▶ _What the exercise asks_
Starting at the line that contains "How far from the" and ending with the last of the items below, render those lines as a numbered list, leaving out any blank lines.

▶ _Records provided_
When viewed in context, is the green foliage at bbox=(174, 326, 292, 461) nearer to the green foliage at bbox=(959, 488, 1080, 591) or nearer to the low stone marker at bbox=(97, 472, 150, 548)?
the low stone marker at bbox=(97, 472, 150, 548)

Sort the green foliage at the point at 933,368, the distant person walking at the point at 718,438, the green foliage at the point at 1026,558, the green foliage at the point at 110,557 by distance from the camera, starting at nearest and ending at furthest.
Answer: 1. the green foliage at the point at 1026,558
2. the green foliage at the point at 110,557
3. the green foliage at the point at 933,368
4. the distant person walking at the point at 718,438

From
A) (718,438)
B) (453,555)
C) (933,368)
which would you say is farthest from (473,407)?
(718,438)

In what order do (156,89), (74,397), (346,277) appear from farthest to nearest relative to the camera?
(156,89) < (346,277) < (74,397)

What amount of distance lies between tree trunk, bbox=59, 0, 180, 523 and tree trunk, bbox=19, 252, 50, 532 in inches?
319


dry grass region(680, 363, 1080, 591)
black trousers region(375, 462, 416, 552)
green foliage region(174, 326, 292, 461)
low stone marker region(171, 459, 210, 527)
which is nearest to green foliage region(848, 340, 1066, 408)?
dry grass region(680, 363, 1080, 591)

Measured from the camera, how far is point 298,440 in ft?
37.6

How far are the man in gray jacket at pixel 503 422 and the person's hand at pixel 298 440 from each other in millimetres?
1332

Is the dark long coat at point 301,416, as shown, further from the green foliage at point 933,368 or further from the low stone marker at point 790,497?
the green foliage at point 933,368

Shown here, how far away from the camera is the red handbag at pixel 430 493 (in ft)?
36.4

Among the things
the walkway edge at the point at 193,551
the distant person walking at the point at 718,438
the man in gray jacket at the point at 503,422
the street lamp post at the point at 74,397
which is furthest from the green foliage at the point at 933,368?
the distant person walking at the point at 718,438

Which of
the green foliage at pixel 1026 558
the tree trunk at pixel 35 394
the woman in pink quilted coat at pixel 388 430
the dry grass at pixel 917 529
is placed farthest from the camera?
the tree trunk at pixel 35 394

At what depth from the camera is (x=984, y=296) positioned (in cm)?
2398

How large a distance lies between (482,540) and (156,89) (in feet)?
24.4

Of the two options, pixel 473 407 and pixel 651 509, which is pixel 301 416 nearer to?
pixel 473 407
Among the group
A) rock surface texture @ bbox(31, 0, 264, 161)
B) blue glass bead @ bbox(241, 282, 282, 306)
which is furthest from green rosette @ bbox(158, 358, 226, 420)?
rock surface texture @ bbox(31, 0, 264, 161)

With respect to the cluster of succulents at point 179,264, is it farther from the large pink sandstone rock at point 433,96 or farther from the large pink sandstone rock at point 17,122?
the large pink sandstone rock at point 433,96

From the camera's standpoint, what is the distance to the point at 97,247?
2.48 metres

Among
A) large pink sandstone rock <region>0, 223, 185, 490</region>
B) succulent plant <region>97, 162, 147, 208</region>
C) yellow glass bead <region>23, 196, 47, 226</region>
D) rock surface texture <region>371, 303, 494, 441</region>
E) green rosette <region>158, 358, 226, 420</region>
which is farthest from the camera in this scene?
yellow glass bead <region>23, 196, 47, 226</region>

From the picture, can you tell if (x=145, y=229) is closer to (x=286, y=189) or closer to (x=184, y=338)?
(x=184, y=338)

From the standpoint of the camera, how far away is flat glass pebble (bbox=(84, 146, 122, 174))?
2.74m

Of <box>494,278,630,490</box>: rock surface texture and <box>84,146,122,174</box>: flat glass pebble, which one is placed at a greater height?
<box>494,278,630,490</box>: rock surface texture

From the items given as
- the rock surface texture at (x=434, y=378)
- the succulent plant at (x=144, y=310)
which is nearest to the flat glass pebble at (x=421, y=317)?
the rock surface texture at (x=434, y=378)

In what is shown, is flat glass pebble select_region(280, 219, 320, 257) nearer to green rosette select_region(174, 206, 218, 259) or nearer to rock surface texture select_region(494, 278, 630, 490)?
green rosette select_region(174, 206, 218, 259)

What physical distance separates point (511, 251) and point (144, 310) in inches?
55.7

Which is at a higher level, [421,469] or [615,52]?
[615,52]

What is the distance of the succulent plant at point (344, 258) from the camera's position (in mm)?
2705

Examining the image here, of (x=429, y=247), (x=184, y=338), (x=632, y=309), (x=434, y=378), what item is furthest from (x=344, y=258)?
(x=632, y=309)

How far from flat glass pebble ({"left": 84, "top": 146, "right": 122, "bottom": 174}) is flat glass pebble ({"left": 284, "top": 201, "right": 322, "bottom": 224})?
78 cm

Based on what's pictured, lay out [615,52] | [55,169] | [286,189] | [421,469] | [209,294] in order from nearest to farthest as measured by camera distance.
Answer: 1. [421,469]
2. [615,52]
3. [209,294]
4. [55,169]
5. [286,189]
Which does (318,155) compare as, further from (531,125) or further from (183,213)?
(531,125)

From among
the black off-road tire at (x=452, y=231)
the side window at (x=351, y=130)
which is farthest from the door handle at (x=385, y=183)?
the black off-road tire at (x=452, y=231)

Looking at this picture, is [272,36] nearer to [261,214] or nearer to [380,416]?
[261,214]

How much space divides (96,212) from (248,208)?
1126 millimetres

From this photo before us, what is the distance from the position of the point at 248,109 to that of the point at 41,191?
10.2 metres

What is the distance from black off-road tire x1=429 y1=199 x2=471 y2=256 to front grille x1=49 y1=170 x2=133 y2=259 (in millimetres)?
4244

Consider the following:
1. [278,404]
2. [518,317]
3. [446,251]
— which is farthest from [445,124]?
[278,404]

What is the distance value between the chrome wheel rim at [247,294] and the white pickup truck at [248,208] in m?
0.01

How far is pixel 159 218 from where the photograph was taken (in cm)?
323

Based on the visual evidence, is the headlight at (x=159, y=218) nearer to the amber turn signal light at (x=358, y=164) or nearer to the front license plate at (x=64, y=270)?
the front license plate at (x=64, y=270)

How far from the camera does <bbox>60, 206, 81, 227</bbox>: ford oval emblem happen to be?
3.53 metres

▶ _Answer to the task_
1. How far from the camera does <bbox>60, 206, 81, 227</bbox>: ford oval emblem happen to be?
2. 3.53 metres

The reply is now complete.